PASSAGE SHOWN =
4)      Adopt smart supplements. Specific plant extracts can help microbial populations in the rumen to grow faster, using nitrogen and energy more efficiently and boosting yields without significantly increasing GHG emissions. And smart supplements don’t have to be expensive: a water fern in India is a source of extra protein for cattle and goats.

5)      Eat quality not quantity. We know in the developed world we generally eat too much meat, more than is healthy or sustainable and much of it from heavily processed foods. The poorest people in the world do not get enough meat, an important source of protein, amino acids and iron needed for physical and mental development. The objective, therefore, should be a balanced consumption of high quality meat, a weekly average consumption of red meat of no more than 300 grams.

6)      Tailor practices to local culture. In some communities, livestock farming practices are intertwined with their culture and introducing conventional farming can disrupt these dynamics. Both natural and cultural, social and physical factors need to be considered when developing more sustainable livestock systems.

7)      Track costs and benefits. Understanding which livestock systems will work in different places is not just a case of yields but of trade-offs between economic costs and benefits as well as social and environmental factors. A farming system that boosts yields above all else may have significant costs for the climate.

DATA FOR REVIEW =

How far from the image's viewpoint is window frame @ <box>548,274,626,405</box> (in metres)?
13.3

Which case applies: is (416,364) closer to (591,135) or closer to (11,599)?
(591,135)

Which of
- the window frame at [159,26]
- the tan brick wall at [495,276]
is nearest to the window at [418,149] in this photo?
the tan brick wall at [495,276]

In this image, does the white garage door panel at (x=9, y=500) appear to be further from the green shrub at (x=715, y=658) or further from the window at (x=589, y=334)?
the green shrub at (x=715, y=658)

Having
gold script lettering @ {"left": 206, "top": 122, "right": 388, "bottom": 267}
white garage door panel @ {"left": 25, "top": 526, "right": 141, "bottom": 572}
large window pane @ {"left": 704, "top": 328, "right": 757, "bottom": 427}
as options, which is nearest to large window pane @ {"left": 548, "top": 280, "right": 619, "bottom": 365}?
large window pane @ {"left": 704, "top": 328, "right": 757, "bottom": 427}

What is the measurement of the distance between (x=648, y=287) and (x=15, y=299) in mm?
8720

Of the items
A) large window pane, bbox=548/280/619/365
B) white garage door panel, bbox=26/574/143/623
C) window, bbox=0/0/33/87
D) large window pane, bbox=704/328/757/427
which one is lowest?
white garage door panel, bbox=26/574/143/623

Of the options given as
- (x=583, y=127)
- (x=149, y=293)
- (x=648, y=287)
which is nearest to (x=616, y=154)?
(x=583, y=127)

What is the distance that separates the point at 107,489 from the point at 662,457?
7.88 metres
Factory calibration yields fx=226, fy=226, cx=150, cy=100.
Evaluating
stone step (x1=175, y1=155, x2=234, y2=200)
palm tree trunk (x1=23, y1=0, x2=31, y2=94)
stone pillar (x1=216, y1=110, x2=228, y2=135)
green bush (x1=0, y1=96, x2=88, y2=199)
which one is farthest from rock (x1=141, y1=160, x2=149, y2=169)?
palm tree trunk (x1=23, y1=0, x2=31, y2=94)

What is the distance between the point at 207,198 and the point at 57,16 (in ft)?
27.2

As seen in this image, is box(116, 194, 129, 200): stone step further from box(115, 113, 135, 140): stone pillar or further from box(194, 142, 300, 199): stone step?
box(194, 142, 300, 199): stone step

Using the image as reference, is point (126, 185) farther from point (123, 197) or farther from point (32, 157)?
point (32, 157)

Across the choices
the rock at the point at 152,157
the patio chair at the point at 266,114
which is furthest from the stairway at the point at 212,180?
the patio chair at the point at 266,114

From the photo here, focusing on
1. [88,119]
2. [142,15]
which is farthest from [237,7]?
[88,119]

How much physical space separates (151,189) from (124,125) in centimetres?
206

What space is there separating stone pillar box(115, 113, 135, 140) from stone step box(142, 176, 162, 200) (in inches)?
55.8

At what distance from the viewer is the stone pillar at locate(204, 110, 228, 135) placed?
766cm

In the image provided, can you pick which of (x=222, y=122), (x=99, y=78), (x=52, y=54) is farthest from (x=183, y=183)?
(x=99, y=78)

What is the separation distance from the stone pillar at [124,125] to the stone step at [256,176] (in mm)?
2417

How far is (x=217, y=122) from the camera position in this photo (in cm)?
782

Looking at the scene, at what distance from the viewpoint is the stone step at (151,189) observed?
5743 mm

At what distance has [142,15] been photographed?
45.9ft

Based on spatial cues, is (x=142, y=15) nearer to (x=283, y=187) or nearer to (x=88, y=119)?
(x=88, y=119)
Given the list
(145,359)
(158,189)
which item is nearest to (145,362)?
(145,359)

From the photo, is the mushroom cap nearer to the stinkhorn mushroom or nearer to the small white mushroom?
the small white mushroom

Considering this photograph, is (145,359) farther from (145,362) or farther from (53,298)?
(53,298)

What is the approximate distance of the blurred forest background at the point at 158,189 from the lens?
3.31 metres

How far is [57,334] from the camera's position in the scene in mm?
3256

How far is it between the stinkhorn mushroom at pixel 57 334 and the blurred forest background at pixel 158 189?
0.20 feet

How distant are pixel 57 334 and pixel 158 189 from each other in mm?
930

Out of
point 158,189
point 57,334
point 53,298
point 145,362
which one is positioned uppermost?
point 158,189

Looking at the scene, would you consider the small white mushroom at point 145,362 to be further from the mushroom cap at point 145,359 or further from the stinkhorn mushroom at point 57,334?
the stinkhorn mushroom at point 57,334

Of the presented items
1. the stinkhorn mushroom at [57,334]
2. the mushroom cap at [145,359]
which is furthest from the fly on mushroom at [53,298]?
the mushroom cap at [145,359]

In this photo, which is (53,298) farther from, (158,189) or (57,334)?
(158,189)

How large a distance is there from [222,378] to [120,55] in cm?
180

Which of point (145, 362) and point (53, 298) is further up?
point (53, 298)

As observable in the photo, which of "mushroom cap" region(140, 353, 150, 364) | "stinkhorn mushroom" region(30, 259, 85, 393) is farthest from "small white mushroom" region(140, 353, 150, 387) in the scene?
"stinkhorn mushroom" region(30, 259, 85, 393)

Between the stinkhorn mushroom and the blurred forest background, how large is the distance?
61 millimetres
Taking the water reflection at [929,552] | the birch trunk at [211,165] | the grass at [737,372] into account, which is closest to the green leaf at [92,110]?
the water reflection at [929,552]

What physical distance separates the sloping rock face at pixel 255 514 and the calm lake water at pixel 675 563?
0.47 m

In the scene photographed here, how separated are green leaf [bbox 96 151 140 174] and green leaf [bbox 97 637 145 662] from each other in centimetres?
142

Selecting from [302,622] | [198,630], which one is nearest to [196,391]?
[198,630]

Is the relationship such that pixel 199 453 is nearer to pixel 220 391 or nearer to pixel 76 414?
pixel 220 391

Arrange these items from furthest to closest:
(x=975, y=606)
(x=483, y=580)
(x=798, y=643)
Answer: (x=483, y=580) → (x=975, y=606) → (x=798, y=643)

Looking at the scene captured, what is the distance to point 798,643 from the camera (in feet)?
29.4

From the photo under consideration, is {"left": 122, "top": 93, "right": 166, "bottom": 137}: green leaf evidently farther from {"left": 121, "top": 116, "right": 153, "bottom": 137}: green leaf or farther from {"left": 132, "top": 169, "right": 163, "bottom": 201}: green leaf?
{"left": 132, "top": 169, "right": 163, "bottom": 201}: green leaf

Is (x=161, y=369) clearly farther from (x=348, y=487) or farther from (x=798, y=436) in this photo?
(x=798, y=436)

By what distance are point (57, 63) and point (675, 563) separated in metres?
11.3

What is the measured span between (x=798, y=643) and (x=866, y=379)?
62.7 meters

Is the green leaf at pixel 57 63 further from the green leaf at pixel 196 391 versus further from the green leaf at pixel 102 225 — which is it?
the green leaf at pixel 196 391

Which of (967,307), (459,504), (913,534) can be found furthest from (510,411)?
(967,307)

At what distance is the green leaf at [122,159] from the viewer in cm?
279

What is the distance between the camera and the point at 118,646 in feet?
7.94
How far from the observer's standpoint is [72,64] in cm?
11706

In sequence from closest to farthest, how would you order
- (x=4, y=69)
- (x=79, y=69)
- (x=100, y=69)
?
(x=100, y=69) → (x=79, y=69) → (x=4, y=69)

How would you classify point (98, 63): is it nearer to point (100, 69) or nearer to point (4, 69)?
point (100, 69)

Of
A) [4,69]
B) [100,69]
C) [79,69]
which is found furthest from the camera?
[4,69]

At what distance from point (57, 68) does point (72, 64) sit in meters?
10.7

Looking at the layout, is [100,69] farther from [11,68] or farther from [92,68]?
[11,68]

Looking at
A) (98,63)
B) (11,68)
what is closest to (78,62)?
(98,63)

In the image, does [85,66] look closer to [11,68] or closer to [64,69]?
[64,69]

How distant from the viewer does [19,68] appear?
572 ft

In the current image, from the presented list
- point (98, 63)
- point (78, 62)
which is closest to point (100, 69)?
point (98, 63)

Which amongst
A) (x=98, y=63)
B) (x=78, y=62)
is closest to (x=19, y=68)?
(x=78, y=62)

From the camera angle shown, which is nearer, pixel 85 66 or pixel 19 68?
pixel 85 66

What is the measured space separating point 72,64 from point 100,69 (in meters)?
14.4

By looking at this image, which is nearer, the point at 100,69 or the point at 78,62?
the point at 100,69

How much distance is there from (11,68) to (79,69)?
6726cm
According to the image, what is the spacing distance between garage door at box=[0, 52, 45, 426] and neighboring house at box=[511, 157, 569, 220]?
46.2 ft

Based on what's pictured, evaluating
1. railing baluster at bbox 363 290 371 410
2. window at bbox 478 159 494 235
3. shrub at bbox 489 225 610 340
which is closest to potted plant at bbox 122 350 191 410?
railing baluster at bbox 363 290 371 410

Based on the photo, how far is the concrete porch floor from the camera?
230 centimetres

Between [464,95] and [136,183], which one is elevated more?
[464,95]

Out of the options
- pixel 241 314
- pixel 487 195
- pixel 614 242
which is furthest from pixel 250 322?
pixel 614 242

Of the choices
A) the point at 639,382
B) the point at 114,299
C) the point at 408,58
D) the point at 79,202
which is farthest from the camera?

WORK TASK 1 =
Answer these about the passage on livestock farming:
(a) What in India serves as a source of extra protein for cattle and goats?
(b) What weekly average amount of red meat does the passage set as the upper limit?
(c) What may a farming system that boosts yields above all else cost?
WORK TASK 2 = Sum up the passage on livestock farming in two sentences.
WORK TASK 3 = Continue the passage on livestock farming after its last sentence.

TASK RESULT 1 =
(a) A water fern.
(b) No more than 300 grams.
(c) It may have significant costs for the climate.

TASK RESULT 2 = The passage urges smart supplements such as plant extracts that help rumen microbes use nitrogen and energy more efficiently, and a balanced consumption of high quality meat, since the developed world eats too much meat while the poorest people do not get enough. It also calls for tailoring livestock practices to local culture and for weighing economic, social and environmental costs and benefits rather than yields alone.

TASK RESULT 3 =
8)      Study best practices. There is no one-size fits all solution and to truly design sustainable livestock systems we will require multidisciplinary research to fit a variety of contexts. To help enable such collaboration, authors of the commentary have developed three global farms platforms: the University of Western Australia Future Farm in Pingelly, the Thiruvazhamkunnu Livestock Research Station in Kerala, India, and Rothamsted Research North Wyke Farm Platform in Devon, UK. There are also plans to establish further platforms in South America, North America and China.

The UN Food and Agriculture Organisation also published a report entitled, Tackling climate change through livestock: a global assessment of emissions and mitigation opportunities, in which they discuss some of the agricultural technologies and practices currently in existence, which if more widely adopted could transform the livestock sector, and its impact on the climate. Such innovations include:

  • Improving production efficiency through the use of better quality feed and feed designed to lower enteric and manure emissions.
  • Improving breeding and animal health to reduce the amounts of un-useable animal products and emissions related to them.
  • Using manure management practices to recycle and recover nutrients and energy contained in manure.
  • Sourcing low emission inputs such as feed.
  • Feeding additives, vaccines and genetic selection methods also have the potential to reduce GHG emissions but they require further research and development.

The report states that, “A 30 percent reduction of GHG emissions would be possible, for example, if producers in a given system, region and climate adopted the technologies and practice currently used by the 10 percent of producers with the lowest emission intensity.” The largest part of this mitigation potential is in low productivity ruminant systems found mainly in South Asia, Latin America and the Caribbean, and Africa, and achieved through better feeding, animal health and herd management. In the developed world, and where efficiency may already be high, large emissions reductions can still be attained through manure management, energy use and the sourcing of feed with lower emission intensity.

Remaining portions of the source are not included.